▸ WRITTEN EXERCISE 1
For each statement (a), (b) and (c), decide whether it agrees with the Ranu Mukherjee interview. Answer yes or no, and quote the words of the interview that decide it. (a) Shadowtime is the title of an exhibition that opened last week. (b) The artist's recent work is limited to sculpture. (c) The artist describes herself as a multi-racial person.
▸ WRITTEN EXERCISE 2
Answer these questions from the Ranu Mukherjee interview:
(a) What series are her responses part of?
(b) With what organization did she coin the word that titles her exhibition?
(c) What was she thinking about when the word was coined?
▸ WRITTEN EXERCISE 3
Transcribe the passage of the Ranu Mukherjee interview from "My sense of" to "beauty and futurity.".

▸ DOCUMENT TEXT
**********

Ranu Mukherjee | Fifty Questions Interview

Some Serious Business is excited to present Ranu Mukherjee’s responses to our #FiftyQuestions series! Please find her answers below, as well as a note on her current exhibition.

11. What is your current guiding motivation to work and/or express yourself?

Last week I opened Shadowtime, an exhibition titled after a word which I coined in 2016 with the Bureau for Linguistical Reality. The word is defined as the feeling of living in two simultaneous yet distinct time frames, one full of everyday ambitions and challenges, while the other suggesting that life could be vastly different in the not-to-distant future. When the word was coined in 2015 I was thinking about climate change. Shadow time has since begun to feel eerie in relation to what seems a major swing in both national and global politics, especially as a multi-racial person in a divisive historical moment.

My sense of defining and picturing this moment revolves around the ground as a shifting and precarious entity, experienced via the trajectory of ecological and political upheaval, the rise of isolationist politics, re-emergence of white supremacy and recent mass migrations arising from these conditions. My recent work in painting and hybrid film handles figure-ground relationships as both a question central to pictorial art  and its history, and as a subject matter full of urgency. I am thinking about bodies and time, health and resistance, race and abstraction, collective action and love in a precarious historical moment.. I am driven by a need to find ways to be grounded in the body, to make works which trace a non-linear and layered sense of time that is connected  to expansiveness, resistance, beauty and futurity.

**********

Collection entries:
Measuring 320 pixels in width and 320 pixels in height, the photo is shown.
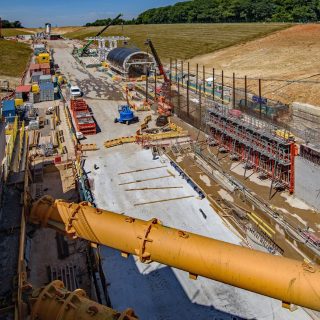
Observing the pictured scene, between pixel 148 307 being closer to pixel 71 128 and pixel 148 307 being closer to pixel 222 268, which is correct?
pixel 222 268

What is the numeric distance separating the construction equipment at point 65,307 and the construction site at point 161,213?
4 cm

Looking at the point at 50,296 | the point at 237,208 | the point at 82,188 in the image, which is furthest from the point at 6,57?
the point at 50,296

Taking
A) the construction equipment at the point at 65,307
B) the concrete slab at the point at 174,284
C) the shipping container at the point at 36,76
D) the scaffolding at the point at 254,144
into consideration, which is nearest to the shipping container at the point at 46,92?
the shipping container at the point at 36,76

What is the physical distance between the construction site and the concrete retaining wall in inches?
2.9

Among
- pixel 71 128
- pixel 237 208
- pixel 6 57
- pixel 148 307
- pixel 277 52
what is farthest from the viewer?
pixel 6 57

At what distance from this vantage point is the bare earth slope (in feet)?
171

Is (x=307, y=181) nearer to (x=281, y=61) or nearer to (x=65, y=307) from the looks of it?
(x=65, y=307)

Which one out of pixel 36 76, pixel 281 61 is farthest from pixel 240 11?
pixel 36 76

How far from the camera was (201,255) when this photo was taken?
9883 millimetres

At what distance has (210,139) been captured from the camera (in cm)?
3678

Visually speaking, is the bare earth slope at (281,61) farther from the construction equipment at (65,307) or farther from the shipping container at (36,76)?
the construction equipment at (65,307)

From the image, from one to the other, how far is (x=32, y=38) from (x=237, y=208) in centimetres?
14956

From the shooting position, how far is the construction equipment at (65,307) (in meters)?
11.2

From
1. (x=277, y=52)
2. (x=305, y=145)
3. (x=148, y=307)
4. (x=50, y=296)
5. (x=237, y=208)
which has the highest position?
Answer: (x=277, y=52)
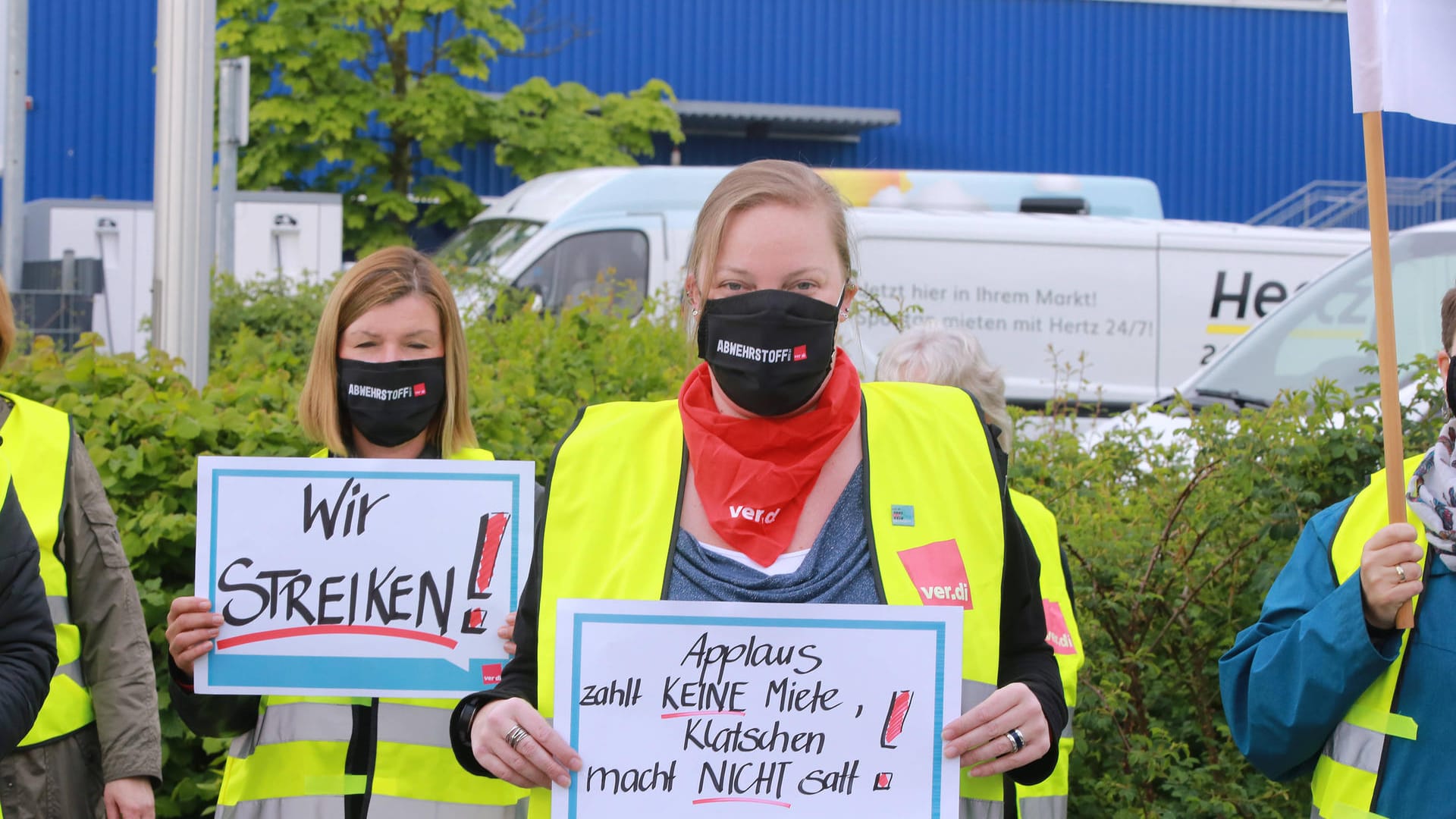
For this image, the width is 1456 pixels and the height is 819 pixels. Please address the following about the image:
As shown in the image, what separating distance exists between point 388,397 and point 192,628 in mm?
700

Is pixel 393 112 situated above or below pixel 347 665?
above

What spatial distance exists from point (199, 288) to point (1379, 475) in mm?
4918

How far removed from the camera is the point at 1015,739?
2240 millimetres

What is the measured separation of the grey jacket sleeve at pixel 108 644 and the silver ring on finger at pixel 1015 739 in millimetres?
2032

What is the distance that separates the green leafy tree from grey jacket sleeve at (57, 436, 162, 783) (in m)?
16.8

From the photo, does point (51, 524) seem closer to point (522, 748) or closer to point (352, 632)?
point (352, 632)

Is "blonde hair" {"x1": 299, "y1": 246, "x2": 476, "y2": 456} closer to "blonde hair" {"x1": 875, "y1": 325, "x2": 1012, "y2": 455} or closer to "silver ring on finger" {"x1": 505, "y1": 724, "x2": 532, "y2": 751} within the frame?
"blonde hair" {"x1": 875, "y1": 325, "x2": 1012, "y2": 455}

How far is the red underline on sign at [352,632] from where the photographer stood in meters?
3.11

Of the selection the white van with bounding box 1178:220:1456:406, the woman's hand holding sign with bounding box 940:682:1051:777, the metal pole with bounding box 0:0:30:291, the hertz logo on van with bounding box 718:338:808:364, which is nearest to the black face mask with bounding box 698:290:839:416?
the hertz logo on van with bounding box 718:338:808:364

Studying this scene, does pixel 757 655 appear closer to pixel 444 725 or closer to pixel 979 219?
pixel 444 725

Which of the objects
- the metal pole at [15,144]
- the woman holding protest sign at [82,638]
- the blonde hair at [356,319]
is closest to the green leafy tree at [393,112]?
the metal pole at [15,144]

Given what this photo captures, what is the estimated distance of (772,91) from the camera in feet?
89.6

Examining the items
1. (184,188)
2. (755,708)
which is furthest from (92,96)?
Answer: (755,708)

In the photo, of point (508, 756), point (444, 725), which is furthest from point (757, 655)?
point (444, 725)
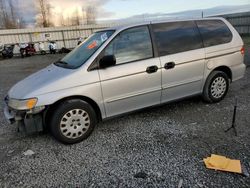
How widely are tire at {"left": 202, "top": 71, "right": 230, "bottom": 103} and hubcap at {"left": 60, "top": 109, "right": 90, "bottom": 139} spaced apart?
2.64m

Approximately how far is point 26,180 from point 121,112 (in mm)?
1822

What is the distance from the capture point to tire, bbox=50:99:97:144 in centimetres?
356

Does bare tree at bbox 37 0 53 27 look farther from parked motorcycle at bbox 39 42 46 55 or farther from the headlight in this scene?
the headlight

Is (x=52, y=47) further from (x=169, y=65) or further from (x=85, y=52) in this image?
(x=169, y=65)

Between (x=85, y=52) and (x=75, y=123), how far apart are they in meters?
1.29

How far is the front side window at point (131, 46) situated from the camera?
12.8 ft

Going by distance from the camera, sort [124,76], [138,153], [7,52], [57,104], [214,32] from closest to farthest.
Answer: [138,153]
[57,104]
[124,76]
[214,32]
[7,52]

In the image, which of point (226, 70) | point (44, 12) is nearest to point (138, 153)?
point (226, 70)

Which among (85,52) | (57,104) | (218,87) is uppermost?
(85,52)

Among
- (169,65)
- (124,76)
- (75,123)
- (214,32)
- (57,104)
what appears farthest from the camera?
(214,32)

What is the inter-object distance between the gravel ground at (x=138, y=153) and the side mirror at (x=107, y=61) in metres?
1.21

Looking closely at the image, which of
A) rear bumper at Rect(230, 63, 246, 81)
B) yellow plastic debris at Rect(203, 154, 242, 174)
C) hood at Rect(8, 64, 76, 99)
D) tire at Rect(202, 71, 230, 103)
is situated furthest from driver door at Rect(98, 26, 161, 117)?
rear bumper at Rect(230, 63, 246, 81)

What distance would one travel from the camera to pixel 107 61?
12.1 feet

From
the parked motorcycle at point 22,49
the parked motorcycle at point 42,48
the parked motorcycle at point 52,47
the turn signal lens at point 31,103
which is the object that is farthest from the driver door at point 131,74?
the parked motorcycle at point 42,48
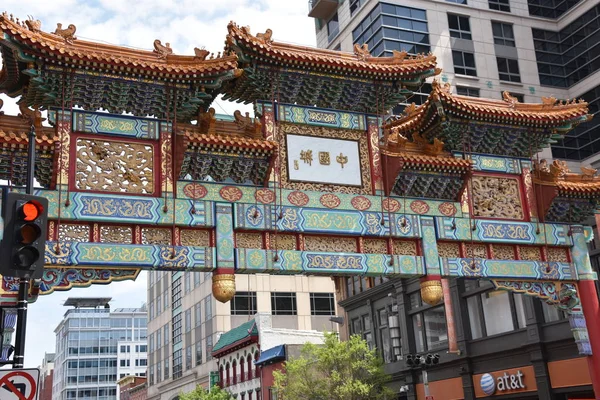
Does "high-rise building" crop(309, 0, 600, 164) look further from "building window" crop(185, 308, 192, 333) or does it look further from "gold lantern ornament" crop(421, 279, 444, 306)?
"building window" crop(185, 308, 192, 333)

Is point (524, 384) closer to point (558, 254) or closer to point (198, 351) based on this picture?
point (558, 254)

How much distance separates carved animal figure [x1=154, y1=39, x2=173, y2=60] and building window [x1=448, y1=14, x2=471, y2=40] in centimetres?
3042

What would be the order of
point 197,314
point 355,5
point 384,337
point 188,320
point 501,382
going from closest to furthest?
point 501,382, point 384,337, point 355,5, point 197,314, point 188,320

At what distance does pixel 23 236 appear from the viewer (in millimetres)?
8055

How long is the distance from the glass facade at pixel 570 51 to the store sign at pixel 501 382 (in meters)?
20.8

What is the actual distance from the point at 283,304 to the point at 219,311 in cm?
495

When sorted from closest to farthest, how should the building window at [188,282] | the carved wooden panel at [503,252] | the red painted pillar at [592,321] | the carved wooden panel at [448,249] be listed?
the carved wooden panel at [448,249] < the red painted pillar at [592,321] < the carved wooden panel at [503,252] < the building window at [188,282]

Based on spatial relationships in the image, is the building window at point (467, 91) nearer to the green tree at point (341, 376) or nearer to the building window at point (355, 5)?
the building window at point (355, 5)

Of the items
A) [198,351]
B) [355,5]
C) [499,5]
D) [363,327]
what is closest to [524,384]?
[363,327]

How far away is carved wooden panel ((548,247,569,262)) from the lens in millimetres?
18703

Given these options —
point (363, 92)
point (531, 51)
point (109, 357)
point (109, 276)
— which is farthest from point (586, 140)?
point (109, 357)

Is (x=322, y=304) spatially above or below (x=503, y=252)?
above

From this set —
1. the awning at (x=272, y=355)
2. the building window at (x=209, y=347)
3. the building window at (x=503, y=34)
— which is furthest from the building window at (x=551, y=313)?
the building window at (x=209, y=347)

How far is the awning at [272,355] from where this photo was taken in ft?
134
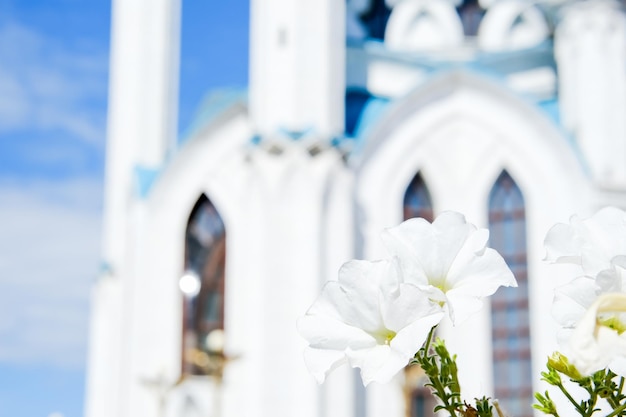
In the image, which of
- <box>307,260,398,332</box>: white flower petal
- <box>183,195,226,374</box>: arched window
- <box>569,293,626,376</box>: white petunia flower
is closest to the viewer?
<box>569,293,626,376</box>: white petunia flower

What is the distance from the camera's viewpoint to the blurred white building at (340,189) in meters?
16.3

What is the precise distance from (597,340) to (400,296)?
26 cm

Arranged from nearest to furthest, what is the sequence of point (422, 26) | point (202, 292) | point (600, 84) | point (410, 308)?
point (410, 308) → point (600, 84) → point (202, 292) → point (422, 26)

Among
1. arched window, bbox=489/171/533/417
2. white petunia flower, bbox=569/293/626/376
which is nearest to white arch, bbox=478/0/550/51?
arched window, bbox=489/171/533/417

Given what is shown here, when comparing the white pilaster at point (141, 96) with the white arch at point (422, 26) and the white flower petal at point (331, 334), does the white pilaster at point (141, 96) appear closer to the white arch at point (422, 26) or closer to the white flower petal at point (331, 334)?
the white arch at point (422, 26)

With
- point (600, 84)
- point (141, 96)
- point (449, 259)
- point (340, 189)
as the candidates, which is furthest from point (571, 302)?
point (141, 96)

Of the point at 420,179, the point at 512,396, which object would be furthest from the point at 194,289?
the point at 512,396

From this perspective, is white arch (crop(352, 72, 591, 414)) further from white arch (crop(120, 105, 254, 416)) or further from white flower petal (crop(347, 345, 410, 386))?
white flower petal (crop(347, 345, 410, 386))

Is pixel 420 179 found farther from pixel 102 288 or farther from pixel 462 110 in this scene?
pixel 102 288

**********

▸ TASK ANSWER 1
(a) Yes: "Last week I opened Shadowtime, an exhibition titled after a word which I coined"
(b) No: "My recent work in painting and hybrid film"
(c) Yes: "especially as a multi-racial person in a divisive historical moment"

▸ TASK ANSWER 2
(a) The #FiftyQuestions series.
(b) The Bureau for Linguistical Reality.
(c) Climate change.

▸ TASK ANSWER 3
My sense of defining and picturing this moment revolves around the ground as a shifting and precarious entity, experienced via the trajectory of ecological and political upheaval, the rise of isolationist politics, re-emergence of white supremacy and recent mass migrations arising from these conditions. My recent work in painting and hybrid film handles figure-ground relationships as both a question central to pictorial art  and its history, and as a subject matter full of urgency. I am thinking about bodies and time, health and resistance, race and abstraction, collective action and love in a precarious historical moment.. I am driven by a need to find ways to be grounded in the body, to make works which trace a non-linear and layered sense of time that is connected  to expansiveness, resistance, beauty and futurity.